She raises an eyebrow. Sets her fork down on the plate and gives me her full attention, the way you do when you know something interesting is about to get skipped over.
“Just relationship stuff,” I say. “Long story. Longer than the one I’m telling about my spiralling career and early semi-retirement. And this one has a happy ending because I ended up in Thailand.”
She wants to ask more, but she’s holding up a finger to let me know she needs a minute.
“Yeah, ya know what? Why don’t we both take a pause and eat first,” I say. “My food’s getting cool.”
I take a spoonful of chili powder from the little dispenser on the table, then add just a dash of sugar for balance, in the Thai style. Then I take my fork in my left and the spoon in my right and stir the noodles together with the bean sprouts and start eating.
We both let the quiet do its job for a while.
The lunch rush has started to build at the other tables around us.
Nikoy’s son has given up on his homework and is now helping carry plates.
A dad, mom, a little girl in a school uniform at the next table work through their food without saying anything to each other.

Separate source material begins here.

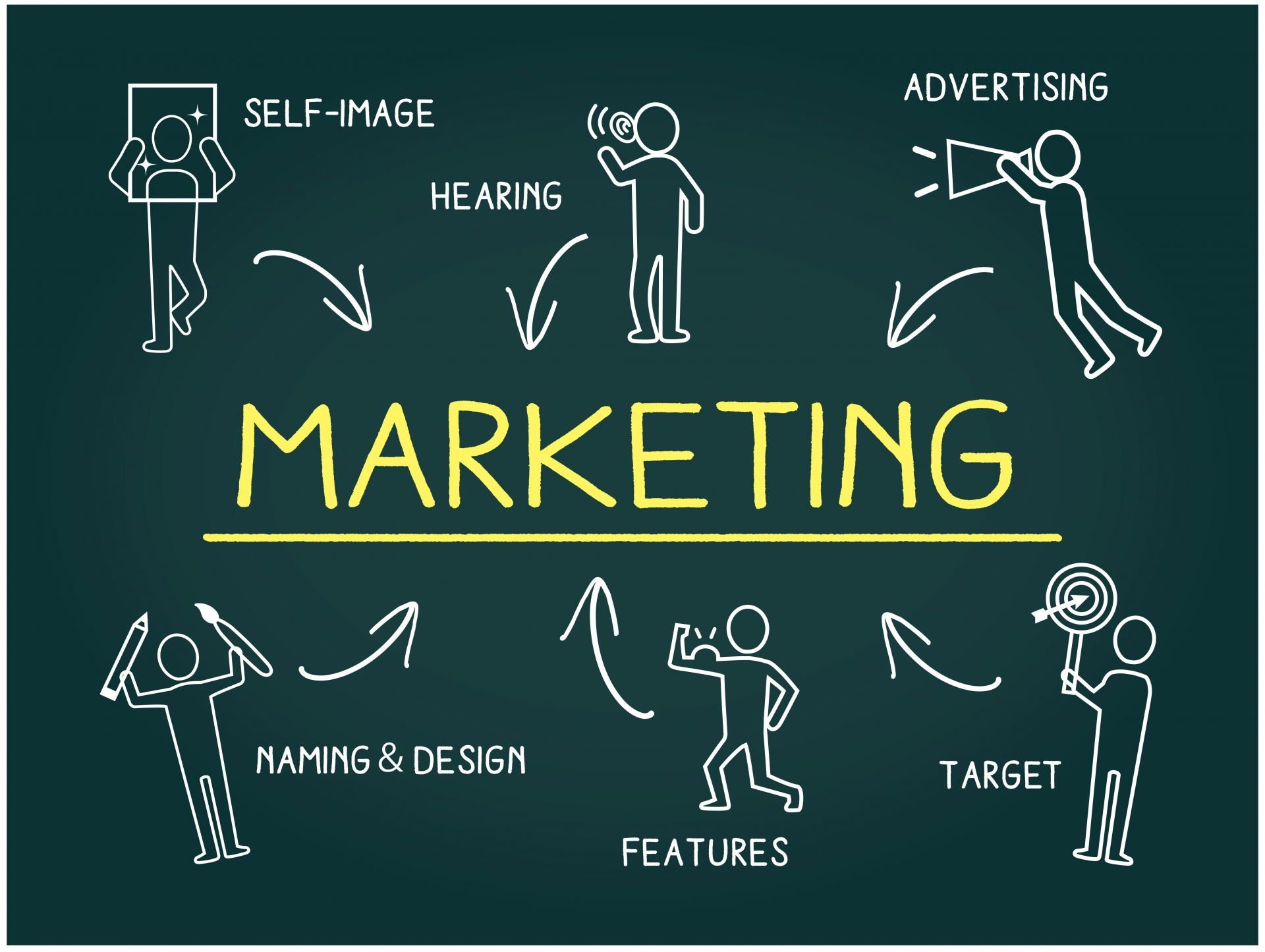 広告代理店の仕事はきつい!ブラック企業が多いと言われる理由とは。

Once I’ve cleaned my plate and Thalia’s eaten all she wants of hers, I resume.
“Anyway, when times were good I had an apartment on the Westside. After they got bad, I sold up and decided I’d come here.”
“So what about your whole life in LA?” she asks. “You said you needed to be close to people who bought what you write. What about that?”
“Oh, well, I had to do a career pivot,” I say.
“After 2023 I wasn’t the only one out of a job.
Most of my friends were too. Some of the people I used to work with were delivering food or walking dogs.
These were talented people who’d worked hard to climb the ladder, and there they were back where they started. ”
“That’s rough,” she says.
“Yeah. And I decided I didn’t want to be one of them. I was going to use my skills. I knew I could write fast and for an audience. So I decided to try publishing books on Amazon.”
“Hey, that’s great,” she says. “You worked it out. Now you’re doing something you actually care about.”
“Yeah,” I say. “I’m lucky. I don’t make what I used to, but I get more creative control and nobody can fire me.”
“That’s so good,” she says. “Most people don’t get to be creative at work.”
“True. And most of the creative ones don’t get to make a living at it.”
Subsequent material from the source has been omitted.